Rowell is both a lover and writer of fanfiction herself, and Carry On certainly reads like one. I mean that in the best way possible. It has the strong emotional undercurrents that seem unfortunately exclusive to fanfiction when queer romance is involved, and hits all the right beats both in plot twists and personal revelations to get you viscerally hooked into the story. And I mean it about being hooked—I sat down to read a bit of it before a nap, and ended up finishing the book instead of sleeping.

The story is clearly a send-up of Harry Potter, from the magic school to the trio of friends, from the smarmy, pureblood rival and the vaguely amoral headmaster to the villain with a strange and mysterious tie to the Chosen hero. However, it’s also a brilliant homage of the great tropes and twists of the classics of early-millenium Harry/Draco fanfic. I kept being reminded of different stories I’d read back in the day as I tore through the book. The tense alliance between rivals; the sexy, smartass pureblood looking damn fine in tight pants; the questionable morality of the mentor figures; the hero’s obsession with the rival character’s whereabouts (oh wait, that’s just Half-Blood Prince). It gave me flashbacks to everything from Aja’s Love Under Will and Maya’s Underwater Light to Rhysenn’s Irresistible Poison and SilviaKundera’s Deus Ex Machina. (If this has made you nostalgic, there are links to a ton of the late greats of H/D’s yesteryear here, and most of the ones with broken Geocities links—bless—are also on AO3.)

And with a racially diverse cast with multiple queer characters, it blends all the beautiful parts of those fanfics into a story that also appeals to current-day feminist sensibilities, rather than falling into the rightly-scorned “two cis white dudes kiss, but they aren’t gay, they just love each other – and also everyone else is unimportant or evil, especially women” trope.

Don’t get me wrong, though—it doesn’t feel derivative in the derogatory sense of the word. Although it’s easy to draw parallels between the two, Carry On certainly stands on its own in that the characters and the plot are quite different from those of Harry Potter, and that it could easily be enjoyed by someone who is (somehow) totally unfamiliar with the Potter books. I just think that it’s best enjoyed with a working knowledge of both the Harry Potter books and its fandom.

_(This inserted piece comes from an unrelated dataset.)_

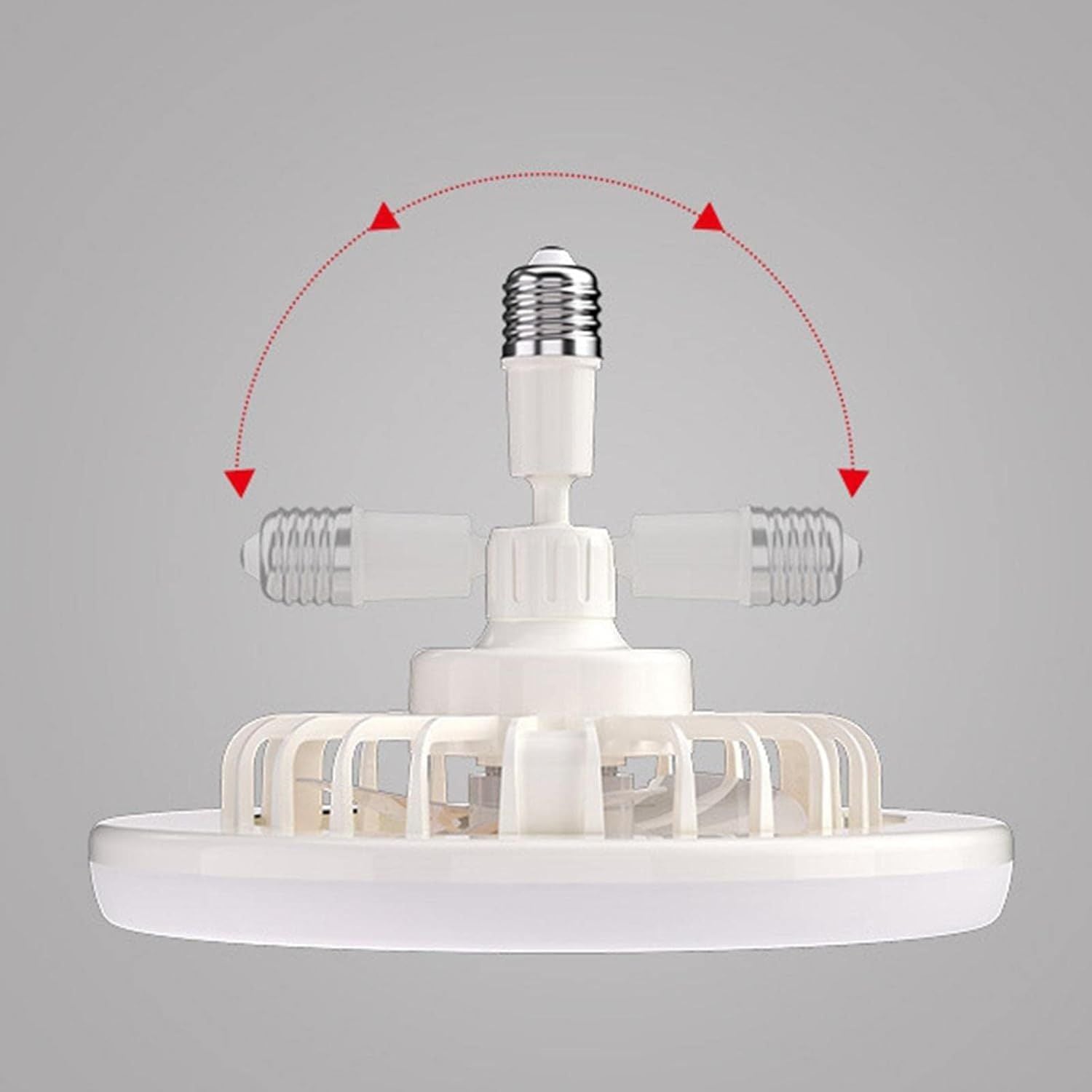 Ventilador con bombilla LED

carry_on_spinoff__spanMy only complaint about it is that I wish Rowell had made Simon explicitly bisexual rather than having him finish the story identifying as gay, given that he had previously been in a long-term relationship with Agatha. However, I can rationalize this on two fronts—first, it could be argued that Simon’s apathy about being with Agatha was that he was with her because he felt he was supposed to be, rather than being attracted to her, or that he was still figuring things out when they began dating. Secondly, Simon is, in the end, a kind of douchey, out-of-touch-with-his-emotions teenage boy, and possibly doesn’t have the most progressive understanding of how the spectrum of sexuality works, or that it isn’t a binary.

While I liked Fangirl and appreciated its respectful and fun portrayal of what being a member of fandom is like, Carry On is a love letter to fandom in a completely different (and, in my opinion, superior) way. It gives me a warm and fuzzy feeling in my soul every time I think about it, and I can’t recommend it strongly enough.

Also, if you wanna get really intertextual, baby, ooh yeah, there is already (impressively, since it’s been out less than a month) a Carry On section on the AO3. Bless.